A few weeks back I was part of a friendly argument while partaking of some good food and cold beer. The argument was political - which around here means the argument was religious. Living in smack dab in the middle of Republican country means that most "thinking" people in the community vote democrat. George W. Bush? The enemy. The Republican party? A bunch of cold hearted, greedy, warmongers. So when a friend suggested that the Republicans are much more nasty and corrupt than the Democrats I couldn't hold back. Look, I'm no Republican - I voted for President Obama in 2008 and Ralph Nader the two elections before. Let's just say I'm sadly disappointed. Gittmo? Still open. The war in Afghanistan? Still happening. Drone attacks? They've increased during the Obama presidency. And are we really going to pretend that one party has the "in" with millionaires and billionaires, while the other represents the poor and working class? Right... George Clooney (smug alert) represents the experience of the working class. Wait, you say, what about health care? It's a human right - and now we have health care reform. Do we? I might be way off but it seems this new health care policy isn't really about "health care" - it's about insurance. It does nothing to curb the cost of health care, it does everything to make sure everybody has insurance. I wonder... do you think there will be any insurance executives giving money to the Obama campaign?

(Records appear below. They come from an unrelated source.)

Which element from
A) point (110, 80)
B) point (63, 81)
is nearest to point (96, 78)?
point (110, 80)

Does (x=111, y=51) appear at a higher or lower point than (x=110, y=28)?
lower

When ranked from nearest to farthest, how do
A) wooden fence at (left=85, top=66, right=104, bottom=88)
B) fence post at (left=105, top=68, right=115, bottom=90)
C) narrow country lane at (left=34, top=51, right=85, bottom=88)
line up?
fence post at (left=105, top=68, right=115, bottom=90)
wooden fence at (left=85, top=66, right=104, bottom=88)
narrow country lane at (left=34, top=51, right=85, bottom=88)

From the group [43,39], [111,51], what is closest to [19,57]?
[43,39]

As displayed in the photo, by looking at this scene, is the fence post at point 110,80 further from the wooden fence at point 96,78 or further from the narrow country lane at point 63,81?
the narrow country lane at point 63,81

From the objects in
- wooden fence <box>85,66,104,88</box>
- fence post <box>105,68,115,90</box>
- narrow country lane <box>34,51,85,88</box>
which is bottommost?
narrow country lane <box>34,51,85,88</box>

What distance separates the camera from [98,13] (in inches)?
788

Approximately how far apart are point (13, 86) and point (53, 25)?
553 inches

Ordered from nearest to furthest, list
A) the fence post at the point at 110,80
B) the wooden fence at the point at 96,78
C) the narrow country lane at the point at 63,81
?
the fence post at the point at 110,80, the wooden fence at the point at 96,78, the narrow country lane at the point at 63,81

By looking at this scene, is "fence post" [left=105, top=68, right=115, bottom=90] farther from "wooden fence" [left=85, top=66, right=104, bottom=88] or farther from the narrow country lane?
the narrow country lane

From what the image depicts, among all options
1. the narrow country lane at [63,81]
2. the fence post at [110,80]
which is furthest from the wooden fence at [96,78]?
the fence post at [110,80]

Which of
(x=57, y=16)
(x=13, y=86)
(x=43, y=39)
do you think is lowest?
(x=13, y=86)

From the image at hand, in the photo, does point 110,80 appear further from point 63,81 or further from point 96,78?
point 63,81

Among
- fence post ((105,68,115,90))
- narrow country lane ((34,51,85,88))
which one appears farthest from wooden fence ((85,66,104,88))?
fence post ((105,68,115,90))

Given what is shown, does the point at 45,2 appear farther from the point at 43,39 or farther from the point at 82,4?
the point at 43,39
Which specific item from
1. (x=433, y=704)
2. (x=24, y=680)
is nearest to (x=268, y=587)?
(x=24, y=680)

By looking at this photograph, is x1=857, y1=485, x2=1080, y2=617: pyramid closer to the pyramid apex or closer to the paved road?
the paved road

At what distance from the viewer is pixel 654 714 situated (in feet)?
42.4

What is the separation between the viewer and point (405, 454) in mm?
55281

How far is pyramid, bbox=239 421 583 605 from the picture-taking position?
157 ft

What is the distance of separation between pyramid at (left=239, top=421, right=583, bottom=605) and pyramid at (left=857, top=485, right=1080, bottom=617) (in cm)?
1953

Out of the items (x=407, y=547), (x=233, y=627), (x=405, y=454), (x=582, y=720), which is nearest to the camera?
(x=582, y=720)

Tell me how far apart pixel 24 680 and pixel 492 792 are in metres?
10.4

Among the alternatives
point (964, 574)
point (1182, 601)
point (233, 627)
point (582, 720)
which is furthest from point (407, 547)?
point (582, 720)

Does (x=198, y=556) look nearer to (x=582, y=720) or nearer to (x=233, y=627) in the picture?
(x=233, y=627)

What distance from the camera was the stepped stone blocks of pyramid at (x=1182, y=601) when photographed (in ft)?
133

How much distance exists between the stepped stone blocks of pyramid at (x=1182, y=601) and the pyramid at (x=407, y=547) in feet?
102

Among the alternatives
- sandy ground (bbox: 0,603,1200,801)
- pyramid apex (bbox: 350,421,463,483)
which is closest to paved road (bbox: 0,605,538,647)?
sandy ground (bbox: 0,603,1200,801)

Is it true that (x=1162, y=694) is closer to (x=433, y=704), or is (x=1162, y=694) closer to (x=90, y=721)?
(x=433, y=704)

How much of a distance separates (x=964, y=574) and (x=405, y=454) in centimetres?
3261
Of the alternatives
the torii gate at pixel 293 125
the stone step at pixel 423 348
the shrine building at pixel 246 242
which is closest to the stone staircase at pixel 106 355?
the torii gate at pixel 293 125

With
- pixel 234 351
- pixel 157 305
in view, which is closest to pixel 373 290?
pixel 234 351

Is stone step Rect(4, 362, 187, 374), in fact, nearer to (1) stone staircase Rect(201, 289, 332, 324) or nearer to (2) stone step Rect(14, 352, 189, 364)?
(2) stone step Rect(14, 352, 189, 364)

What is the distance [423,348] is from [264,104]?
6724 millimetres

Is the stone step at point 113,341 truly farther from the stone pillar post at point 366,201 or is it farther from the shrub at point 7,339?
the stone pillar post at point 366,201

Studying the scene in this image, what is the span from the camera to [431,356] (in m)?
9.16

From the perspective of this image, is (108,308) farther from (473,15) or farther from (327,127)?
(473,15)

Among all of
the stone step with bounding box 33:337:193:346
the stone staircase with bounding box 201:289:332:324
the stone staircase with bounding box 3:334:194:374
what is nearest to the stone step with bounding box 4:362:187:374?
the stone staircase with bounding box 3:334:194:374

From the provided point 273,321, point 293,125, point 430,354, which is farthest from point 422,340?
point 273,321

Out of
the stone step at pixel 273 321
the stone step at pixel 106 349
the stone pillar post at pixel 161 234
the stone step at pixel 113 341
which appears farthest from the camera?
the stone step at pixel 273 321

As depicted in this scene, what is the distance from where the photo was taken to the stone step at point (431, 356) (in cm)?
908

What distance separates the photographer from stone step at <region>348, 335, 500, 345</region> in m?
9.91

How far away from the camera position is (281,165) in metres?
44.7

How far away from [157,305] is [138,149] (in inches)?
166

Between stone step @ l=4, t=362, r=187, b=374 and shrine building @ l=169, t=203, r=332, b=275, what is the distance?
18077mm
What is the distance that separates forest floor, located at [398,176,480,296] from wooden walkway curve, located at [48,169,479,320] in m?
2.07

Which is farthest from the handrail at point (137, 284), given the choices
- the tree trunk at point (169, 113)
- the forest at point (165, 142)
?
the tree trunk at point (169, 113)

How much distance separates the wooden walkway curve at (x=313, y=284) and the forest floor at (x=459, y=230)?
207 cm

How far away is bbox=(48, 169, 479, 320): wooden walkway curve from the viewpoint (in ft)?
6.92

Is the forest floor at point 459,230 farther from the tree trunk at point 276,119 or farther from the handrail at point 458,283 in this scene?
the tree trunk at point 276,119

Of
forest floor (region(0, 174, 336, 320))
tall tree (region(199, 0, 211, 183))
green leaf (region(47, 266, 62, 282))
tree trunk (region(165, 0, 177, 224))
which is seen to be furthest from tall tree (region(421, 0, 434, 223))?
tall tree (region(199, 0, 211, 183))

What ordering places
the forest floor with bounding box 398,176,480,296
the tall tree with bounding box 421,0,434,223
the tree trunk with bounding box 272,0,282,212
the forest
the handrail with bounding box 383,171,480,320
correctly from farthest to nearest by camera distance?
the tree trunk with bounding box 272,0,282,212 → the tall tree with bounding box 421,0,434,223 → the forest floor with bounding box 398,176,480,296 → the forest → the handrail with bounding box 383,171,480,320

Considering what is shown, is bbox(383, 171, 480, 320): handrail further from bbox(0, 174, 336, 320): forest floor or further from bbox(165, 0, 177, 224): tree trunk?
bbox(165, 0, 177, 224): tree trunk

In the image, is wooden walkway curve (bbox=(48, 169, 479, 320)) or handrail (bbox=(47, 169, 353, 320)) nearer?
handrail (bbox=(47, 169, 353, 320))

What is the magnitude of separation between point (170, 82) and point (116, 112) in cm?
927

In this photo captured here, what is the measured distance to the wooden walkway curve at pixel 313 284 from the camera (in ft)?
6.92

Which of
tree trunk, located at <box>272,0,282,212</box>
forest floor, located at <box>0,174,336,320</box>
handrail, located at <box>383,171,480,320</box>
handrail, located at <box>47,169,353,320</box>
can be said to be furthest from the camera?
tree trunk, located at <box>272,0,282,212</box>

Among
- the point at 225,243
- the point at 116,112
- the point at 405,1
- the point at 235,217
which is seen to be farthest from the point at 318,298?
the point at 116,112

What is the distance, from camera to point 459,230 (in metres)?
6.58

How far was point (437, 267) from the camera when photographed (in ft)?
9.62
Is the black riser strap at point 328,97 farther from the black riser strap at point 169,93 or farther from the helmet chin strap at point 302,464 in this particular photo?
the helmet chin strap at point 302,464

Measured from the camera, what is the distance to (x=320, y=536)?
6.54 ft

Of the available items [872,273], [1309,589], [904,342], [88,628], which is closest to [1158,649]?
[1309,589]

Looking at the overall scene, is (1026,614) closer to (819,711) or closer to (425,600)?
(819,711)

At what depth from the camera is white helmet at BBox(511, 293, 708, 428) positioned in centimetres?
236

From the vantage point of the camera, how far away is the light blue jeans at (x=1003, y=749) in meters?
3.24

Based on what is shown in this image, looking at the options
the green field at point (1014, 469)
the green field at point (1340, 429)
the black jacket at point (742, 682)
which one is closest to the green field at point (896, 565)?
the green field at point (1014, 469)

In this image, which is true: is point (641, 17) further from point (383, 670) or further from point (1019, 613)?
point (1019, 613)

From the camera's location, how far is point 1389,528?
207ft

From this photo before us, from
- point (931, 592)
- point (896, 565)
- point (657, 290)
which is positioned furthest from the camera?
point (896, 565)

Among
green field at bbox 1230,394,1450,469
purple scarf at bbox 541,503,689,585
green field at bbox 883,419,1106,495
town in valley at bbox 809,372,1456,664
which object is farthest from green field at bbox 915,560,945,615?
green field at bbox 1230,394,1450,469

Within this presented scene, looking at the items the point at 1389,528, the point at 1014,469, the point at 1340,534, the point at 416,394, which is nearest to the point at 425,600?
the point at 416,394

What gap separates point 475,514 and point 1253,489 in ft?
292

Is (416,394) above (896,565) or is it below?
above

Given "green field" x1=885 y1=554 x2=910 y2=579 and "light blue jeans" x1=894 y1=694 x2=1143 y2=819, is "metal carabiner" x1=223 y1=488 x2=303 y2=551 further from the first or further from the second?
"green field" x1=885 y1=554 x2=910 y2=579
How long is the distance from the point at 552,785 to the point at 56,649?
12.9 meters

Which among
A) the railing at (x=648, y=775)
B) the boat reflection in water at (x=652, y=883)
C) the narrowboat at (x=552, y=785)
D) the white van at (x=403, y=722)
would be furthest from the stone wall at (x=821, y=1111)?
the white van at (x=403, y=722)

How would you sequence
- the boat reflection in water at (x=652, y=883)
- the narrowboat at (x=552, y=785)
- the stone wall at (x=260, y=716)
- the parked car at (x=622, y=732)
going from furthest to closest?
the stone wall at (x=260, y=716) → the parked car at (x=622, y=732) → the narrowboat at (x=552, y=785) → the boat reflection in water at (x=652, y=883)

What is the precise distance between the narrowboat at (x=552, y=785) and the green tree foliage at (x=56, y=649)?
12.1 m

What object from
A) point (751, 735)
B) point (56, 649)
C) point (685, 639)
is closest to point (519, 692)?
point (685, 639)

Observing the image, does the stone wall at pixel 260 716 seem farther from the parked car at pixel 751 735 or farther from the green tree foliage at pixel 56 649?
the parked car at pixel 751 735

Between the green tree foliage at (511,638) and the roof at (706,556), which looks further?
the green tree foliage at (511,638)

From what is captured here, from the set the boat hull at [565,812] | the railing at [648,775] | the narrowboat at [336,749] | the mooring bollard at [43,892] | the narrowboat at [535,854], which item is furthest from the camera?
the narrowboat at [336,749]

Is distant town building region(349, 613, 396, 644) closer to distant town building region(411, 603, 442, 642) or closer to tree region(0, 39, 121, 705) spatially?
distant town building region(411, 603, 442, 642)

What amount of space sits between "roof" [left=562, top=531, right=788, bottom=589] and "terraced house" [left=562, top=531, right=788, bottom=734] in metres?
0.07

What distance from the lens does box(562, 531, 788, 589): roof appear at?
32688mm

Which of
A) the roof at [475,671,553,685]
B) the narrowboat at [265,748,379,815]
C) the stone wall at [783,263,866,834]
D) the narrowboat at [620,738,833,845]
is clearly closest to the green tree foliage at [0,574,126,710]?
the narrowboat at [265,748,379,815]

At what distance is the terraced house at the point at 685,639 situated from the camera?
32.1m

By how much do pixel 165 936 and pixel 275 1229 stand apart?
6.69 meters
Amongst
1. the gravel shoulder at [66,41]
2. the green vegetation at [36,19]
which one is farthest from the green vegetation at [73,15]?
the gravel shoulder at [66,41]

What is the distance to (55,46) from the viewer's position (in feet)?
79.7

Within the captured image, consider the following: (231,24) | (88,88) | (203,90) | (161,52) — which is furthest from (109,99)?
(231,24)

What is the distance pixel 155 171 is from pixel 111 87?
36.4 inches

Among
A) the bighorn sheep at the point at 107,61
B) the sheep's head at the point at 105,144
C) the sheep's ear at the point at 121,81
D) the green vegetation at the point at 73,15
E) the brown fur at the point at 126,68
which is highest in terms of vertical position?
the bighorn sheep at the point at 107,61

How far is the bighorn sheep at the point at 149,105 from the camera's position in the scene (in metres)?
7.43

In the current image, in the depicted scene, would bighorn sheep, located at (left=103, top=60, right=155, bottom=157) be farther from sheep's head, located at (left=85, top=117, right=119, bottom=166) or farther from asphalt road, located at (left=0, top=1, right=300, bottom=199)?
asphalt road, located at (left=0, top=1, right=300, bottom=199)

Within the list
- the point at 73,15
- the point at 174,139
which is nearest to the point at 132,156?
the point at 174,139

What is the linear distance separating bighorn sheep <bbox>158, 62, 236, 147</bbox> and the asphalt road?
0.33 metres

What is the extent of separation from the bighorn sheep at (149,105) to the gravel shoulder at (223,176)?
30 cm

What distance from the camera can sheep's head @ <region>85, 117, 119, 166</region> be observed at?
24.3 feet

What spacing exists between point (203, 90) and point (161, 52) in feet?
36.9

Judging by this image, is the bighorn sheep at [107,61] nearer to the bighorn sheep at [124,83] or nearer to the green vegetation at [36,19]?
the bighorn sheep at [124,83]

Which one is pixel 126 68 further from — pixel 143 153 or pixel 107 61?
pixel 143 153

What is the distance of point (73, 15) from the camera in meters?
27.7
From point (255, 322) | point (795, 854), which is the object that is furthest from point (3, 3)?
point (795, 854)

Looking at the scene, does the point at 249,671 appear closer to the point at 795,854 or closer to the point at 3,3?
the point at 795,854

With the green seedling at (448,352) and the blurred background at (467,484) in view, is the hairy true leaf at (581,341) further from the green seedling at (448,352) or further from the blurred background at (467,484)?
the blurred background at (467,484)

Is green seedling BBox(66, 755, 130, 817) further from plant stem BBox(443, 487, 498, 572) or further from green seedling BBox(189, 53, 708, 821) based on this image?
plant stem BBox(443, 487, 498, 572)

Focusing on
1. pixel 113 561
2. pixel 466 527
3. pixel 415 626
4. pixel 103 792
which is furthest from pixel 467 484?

So what's my problem you say? My problem: Where's the outrage? Where's the protest? Where's the same condemnation that was constantly being thrown at George W. Bush? There is this strange silence from the same segment of the Christian community that thought Bush was the anti-christ. Oh some will tell you they're disappointed - but only in a whisper. A Christian engagement of politics, it seems to me, should be less concerned about party affiliation or the charisma of the person in office, and more concerned about the actual issues. The Christian community was right to question the foreign policy of the Bush administration, but it should also then question the foreign policy of the Obama administration. The Christian community is right to challenge the influence of money and corporate power in political elections, but then let's not pick and choose which money or which corporate power.
I know, I know... there's no perfect candidate. Politics is a messy process. Fine - but then let's stop pretending that one party has cornered the market on corruption. Let's be equal opportunity protesters. Let's vote for a candidate and then hold that candidate, as much as we can, responsible for the decisions they make. Romney or Obama? How about we all try to make a well informed decision, and then hold them accountable for the policies they enact. It's just too bad Nader isn't running again.